Select this option to allow the document owners within your enterprise (belonging to this role) to add email fields in their workflows. If you keep this option deselected, the document owners will not be able to add the "Email" field while preparing workflows.
Date
Select this option to allow the document owners within your enterprise (belonging to this role) to add date fields in their workflows. If you keep this option deselected, the document owners will not be able to add the "Date" field while preparing workflows.
Company
Select this option to allow the document owners within your enterprise (belonging to this role) to add company fields in their workflows. If you keep this option deselected, the document owners will not be able to add the "Company" field while preparing workflows.
Job Title
Select this option to allow the document owners within your enterprise (belonging to this role) to add job title fields in their workflows.
If you keep this option deselected, the document owners will not be able to add the "Job Title" field while preparing workflows.
Text field
Select this option to allow the document owners within your enterprise (belonging to this role) to add text fields in their workflows.
If you keep this option deselected, the document owners will not be able to add "Text Field" while preparing workflows.
Text area
Select this option to allow the document owners within your enterprise (belonging to this role) to add text areas in their workflows.
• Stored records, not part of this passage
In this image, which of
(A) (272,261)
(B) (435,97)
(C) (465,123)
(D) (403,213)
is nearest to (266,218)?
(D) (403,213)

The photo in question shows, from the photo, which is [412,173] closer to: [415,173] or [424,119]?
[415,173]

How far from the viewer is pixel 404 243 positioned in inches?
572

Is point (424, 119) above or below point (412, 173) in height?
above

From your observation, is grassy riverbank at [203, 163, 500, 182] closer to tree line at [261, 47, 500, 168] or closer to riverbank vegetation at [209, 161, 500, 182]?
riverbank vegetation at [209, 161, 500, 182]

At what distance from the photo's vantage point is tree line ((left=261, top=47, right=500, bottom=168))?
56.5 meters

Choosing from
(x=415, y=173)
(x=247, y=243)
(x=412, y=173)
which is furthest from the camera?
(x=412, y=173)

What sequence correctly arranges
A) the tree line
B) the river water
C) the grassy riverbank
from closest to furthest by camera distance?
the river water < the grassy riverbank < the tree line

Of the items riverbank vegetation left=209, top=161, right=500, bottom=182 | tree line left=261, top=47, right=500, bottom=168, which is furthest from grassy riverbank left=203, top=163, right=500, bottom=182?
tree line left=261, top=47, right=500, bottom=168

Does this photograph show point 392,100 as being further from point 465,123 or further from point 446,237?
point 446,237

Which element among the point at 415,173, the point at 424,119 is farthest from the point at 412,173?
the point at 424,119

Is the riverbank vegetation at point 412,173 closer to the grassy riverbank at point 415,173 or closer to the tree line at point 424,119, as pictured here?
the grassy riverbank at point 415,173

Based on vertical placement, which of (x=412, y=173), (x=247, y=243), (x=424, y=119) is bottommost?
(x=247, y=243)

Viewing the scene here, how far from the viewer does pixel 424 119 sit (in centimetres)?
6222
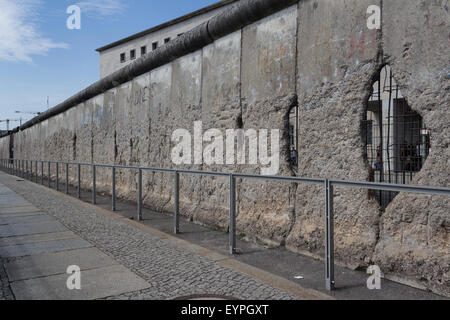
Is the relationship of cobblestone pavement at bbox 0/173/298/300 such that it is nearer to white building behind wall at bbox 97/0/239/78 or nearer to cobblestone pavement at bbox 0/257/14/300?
cobblestone pavement at bbox 0/257/14/300

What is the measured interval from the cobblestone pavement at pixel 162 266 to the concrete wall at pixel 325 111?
109 cm

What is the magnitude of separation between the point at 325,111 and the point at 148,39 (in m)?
43.2

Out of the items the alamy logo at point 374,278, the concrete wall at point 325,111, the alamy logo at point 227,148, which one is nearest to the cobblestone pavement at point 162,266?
the alamy logo at point 374,278

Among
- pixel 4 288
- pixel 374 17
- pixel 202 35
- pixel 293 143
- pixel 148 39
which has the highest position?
pixel 148 39

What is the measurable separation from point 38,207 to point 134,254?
4.89 metres

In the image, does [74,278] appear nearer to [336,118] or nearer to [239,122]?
[336,118]

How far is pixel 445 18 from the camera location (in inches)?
128

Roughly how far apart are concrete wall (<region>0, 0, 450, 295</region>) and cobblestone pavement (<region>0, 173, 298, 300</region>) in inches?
42.9

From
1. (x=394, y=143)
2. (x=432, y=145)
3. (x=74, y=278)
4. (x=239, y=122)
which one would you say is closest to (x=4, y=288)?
(x=74, y=278)

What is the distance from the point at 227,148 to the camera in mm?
5961

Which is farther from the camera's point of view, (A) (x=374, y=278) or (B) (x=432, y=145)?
(A) (x=374, y=278)

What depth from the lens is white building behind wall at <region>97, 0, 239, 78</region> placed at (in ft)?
122

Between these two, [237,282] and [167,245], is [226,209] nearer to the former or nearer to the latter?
[167,245]
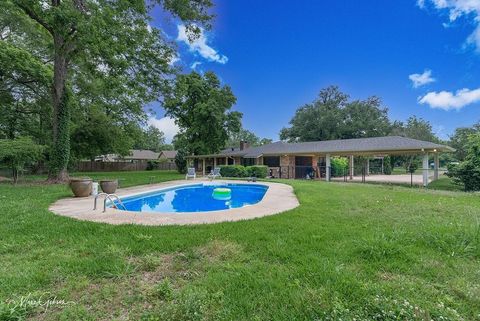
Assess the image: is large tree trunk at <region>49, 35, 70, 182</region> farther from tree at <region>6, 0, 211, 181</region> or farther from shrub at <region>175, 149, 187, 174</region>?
shrub at <region>175, 149, 187, 174</region>

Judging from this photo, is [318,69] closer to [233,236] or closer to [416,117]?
[233,236]

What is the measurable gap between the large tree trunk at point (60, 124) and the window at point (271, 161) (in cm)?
1614

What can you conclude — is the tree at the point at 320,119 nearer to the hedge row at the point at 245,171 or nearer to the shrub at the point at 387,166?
the shrub at the point at 387,166

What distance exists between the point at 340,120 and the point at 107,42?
106ft

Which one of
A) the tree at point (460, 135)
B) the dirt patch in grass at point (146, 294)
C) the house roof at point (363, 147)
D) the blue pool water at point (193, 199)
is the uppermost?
the tree at point (460, 135)

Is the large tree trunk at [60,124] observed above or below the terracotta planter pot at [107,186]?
above

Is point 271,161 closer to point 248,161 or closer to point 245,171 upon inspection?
point 248,161

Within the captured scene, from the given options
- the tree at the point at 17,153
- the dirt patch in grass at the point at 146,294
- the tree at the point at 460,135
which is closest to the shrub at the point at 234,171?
the tree at the point at 17,153

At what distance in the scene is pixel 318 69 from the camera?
21.5 meters

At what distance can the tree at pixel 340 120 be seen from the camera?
3475cm

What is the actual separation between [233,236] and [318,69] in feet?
68.3

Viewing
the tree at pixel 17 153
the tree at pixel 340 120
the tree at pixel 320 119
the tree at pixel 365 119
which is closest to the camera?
the tree at pixel 17 153

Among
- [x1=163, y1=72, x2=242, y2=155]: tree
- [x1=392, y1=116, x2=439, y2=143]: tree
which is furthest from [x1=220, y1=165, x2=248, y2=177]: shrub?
[x1=392, y1=116, x2=439, y2=143]: tree

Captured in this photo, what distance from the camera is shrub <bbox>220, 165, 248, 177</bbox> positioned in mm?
21059
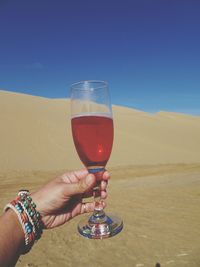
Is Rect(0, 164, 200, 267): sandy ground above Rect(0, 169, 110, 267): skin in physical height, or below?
below

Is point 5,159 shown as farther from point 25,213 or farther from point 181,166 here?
point 25,213

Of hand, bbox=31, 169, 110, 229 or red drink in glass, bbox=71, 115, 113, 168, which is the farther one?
hand, bbox=31, 169, 110, 229

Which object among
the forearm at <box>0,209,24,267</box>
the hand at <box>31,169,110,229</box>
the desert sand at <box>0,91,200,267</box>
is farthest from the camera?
the desert sand at <box>0,91,200,267</box>

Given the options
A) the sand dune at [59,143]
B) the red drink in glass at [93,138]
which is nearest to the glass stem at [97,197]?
the red drink in glass at [93,138]

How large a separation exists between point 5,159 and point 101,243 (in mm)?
8562

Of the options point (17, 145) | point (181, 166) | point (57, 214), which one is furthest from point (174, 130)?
point (57, 214)

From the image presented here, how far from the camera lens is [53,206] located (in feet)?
5.76

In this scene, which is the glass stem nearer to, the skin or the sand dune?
the skin

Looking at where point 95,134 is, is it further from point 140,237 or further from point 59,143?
point 59,143

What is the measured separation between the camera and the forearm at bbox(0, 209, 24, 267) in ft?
4.24

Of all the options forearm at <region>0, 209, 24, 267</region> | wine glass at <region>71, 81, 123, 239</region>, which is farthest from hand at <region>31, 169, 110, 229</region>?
forearm at <region>0, 209, 24, 267</region>

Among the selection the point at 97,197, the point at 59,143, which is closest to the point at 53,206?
the point at 97,197

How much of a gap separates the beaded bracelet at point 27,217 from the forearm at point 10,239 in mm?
24

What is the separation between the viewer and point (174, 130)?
22688 mm
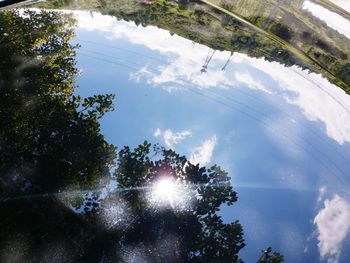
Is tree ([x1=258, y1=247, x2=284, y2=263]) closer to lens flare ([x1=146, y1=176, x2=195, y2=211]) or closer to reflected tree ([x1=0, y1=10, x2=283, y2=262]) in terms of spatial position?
reflected tree ([x1=0, y1=10, x2=283, y2=262])

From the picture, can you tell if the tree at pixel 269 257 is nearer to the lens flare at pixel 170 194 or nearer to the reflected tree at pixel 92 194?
the reflected tree at pixel 92 194

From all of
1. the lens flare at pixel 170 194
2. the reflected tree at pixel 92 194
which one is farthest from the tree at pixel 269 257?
the lens flare at pixel 170 194

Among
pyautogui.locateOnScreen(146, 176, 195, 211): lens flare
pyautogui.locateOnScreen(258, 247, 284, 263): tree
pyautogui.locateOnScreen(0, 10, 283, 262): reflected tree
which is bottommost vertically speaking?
pyautogui.locateOnScreen(0, 10, 283, 262): reflected tree

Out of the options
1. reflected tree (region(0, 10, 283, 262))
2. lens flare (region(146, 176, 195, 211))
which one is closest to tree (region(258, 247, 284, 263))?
reflected tree (region(0, 10, 283, 262))

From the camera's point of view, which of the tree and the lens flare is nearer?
the tree

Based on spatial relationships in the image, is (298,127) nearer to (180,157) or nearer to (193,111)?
(193,111)

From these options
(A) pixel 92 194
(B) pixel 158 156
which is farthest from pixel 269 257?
(A) pixel 92 194

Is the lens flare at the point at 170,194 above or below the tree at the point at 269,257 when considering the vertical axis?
below
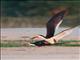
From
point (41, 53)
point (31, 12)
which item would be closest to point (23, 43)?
point (41, 53)

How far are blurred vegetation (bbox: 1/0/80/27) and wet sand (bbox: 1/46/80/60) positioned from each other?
7.31 m

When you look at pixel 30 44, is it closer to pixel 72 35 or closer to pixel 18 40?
pixel 18 40

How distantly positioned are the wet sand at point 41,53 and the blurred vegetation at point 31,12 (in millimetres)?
7309

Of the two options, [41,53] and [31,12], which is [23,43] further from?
[31,12]

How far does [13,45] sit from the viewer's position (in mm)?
10359

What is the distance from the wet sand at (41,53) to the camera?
8.44 metres

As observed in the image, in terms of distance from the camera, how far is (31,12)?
66.3ft

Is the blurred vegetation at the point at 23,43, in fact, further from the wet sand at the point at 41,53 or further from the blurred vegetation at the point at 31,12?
the blurred vegetation at the point at 31,12

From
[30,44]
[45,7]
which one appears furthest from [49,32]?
[45,7]

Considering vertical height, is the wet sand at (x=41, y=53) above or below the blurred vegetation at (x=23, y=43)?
below

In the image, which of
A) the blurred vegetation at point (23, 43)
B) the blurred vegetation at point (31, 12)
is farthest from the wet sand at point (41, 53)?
the blurred vegetation at point (31, 12)

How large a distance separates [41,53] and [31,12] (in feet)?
37.1

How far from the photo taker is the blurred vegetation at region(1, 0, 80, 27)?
17719mm

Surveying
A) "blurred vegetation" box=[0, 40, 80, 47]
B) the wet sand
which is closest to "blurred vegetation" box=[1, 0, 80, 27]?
"blurred vegetation" box=[0, 40, 80, 47]
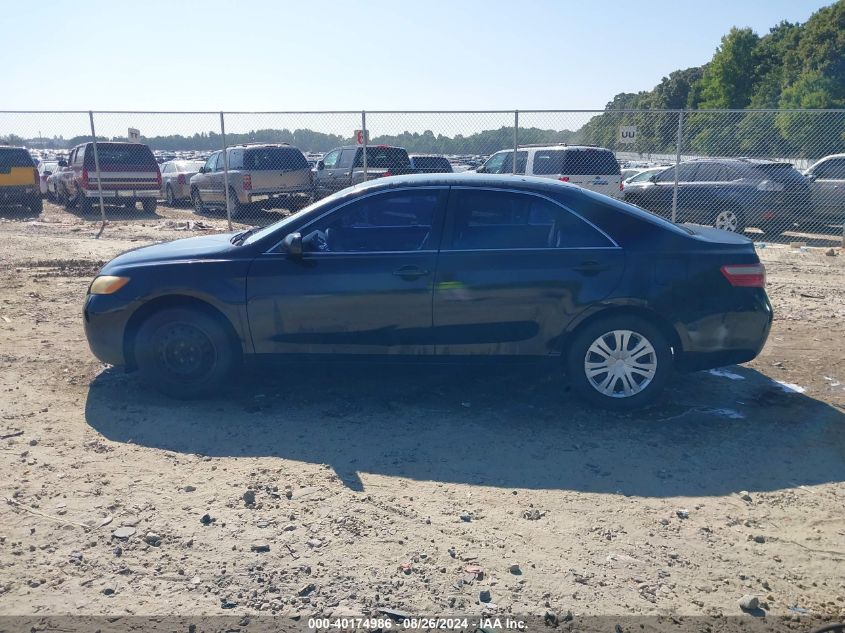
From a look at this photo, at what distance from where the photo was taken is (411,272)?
5.36 meters

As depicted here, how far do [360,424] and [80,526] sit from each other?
6.40 feet

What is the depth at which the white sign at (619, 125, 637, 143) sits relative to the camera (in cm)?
1469

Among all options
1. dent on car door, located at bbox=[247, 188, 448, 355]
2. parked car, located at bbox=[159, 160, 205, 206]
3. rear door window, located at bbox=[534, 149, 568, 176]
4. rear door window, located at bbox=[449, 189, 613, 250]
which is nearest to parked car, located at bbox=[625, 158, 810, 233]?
rear door window, located at bbox=[534, 149, 568, 176]

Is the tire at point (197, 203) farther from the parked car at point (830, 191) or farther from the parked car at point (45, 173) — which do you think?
the parked car at point (830, 191)

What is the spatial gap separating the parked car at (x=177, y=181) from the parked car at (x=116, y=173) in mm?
2613

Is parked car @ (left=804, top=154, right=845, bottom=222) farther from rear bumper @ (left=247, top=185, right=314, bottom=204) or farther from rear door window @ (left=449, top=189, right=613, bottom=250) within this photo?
rear door window @ (left=449, top=189, right=613, bottom=250)

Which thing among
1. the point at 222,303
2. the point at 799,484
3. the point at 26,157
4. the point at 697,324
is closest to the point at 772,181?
the point at 697,324

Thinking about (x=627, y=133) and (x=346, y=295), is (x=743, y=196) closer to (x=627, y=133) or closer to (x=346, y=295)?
(x=627, y=133)

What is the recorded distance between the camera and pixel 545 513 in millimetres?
4008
If you keep this option deselected, the document owners will not be able to add the "Text Area" field while preparing workflows.
Radio button
Select this option to allow the document owners within your enterprise (belonging to this role) to add radio buttons in their workflows.
If you keep this option deselected, the document owners will not be able to add "Radio Button" while preparing workflows.
Check box
Select this option to allow the document owners within your enterprise (belonging to this role) to add check boxes in their workflows.
If you keep this option deselected, the document owners will not be able to add "Check Boxes" while preparing workflows.
Add text
Select this option to allow the document owners within your enterprise (belonging to this role) to add text fields in their workflows.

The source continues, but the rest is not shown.